### DATA
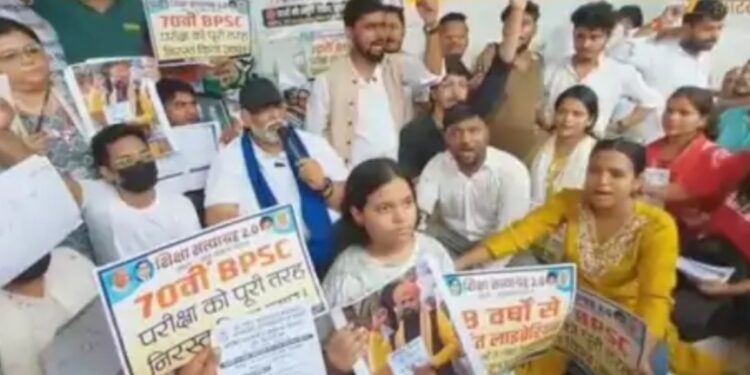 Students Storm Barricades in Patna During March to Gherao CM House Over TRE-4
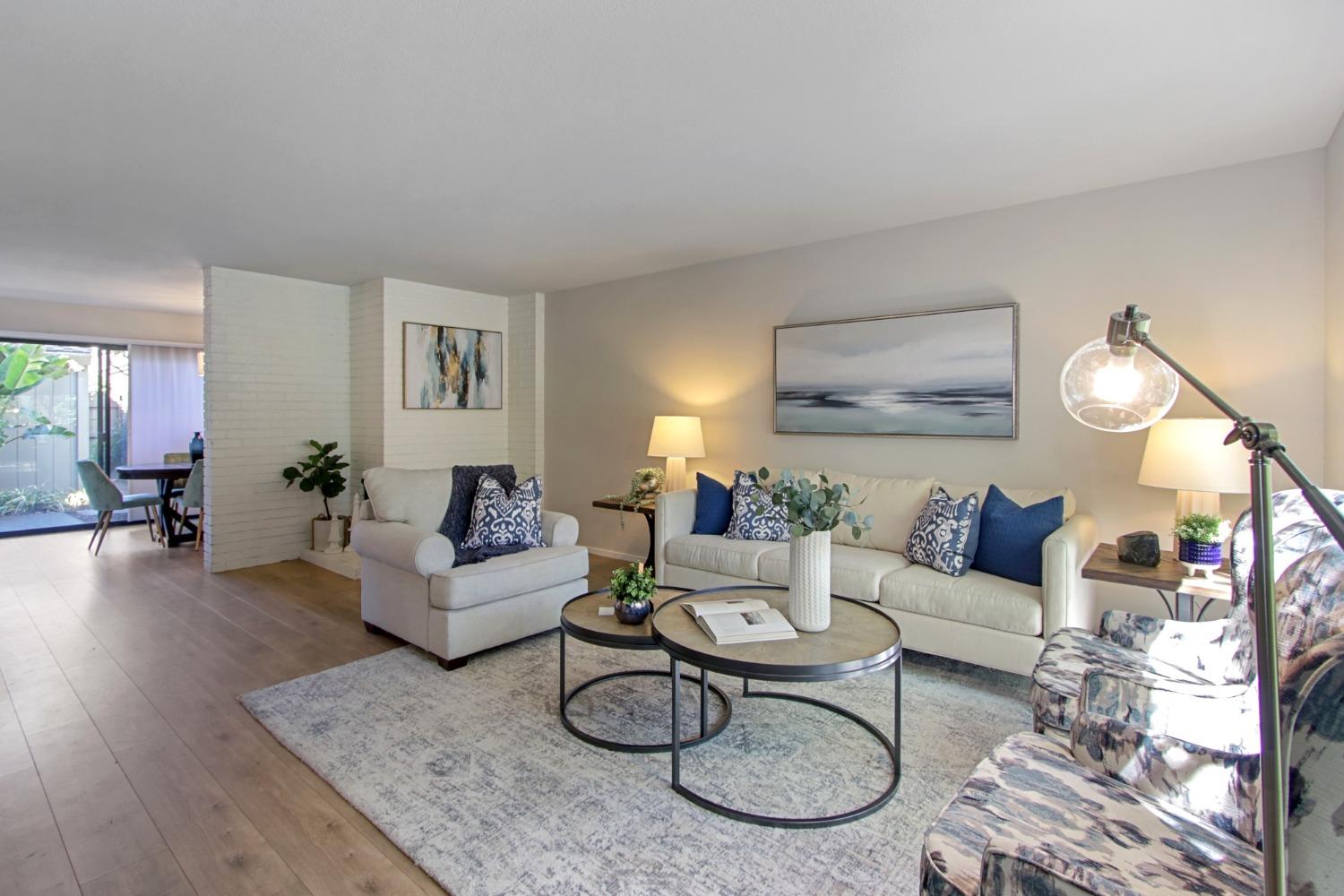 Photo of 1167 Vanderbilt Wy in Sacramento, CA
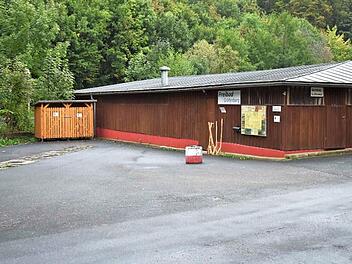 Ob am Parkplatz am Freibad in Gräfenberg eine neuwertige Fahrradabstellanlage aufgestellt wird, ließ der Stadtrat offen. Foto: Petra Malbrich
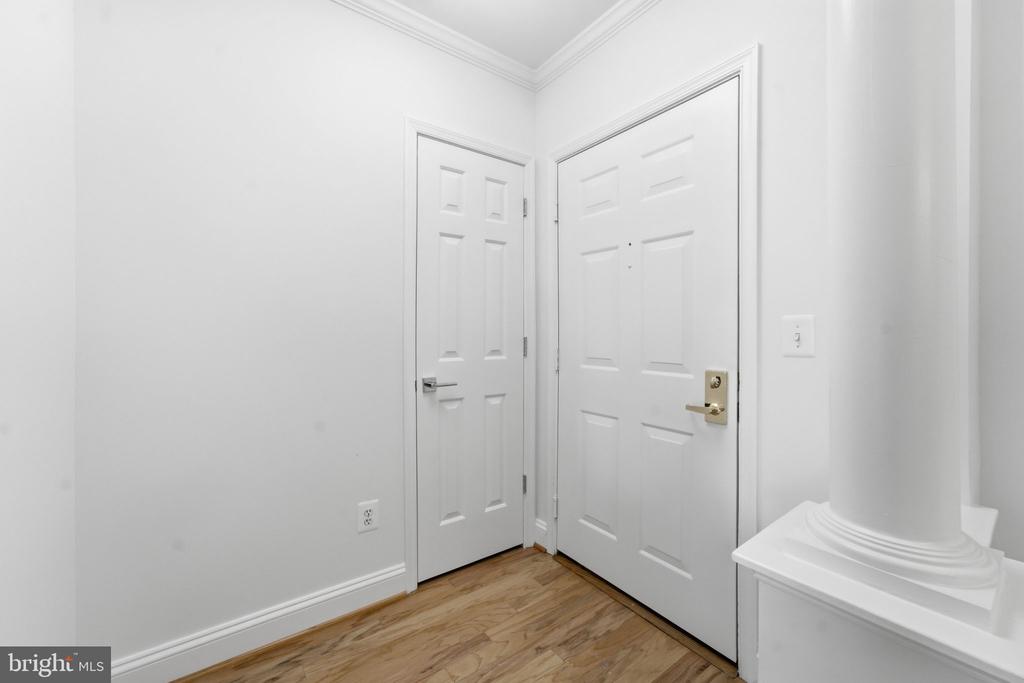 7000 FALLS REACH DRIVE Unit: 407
######
▸ TASK DETAILS: Would it be possible to reproduce the material word for word, images omitted?

▸ SOLUTION:
 Students Storm Barricades in Patna During March to Gherao CM House Over TRE-4
 Photo of 1167 Vanderbilt Wy in Sacramento, CA
 Ob am Parkplatz am Freibad in Gräfenberg eine neuwertige Fahrradabstellanlage aufgestellt wird, ließ der Stadtrat offen. Foto: Petra Malbrich
 7000 FALLS REACH DRIVE Unit: 407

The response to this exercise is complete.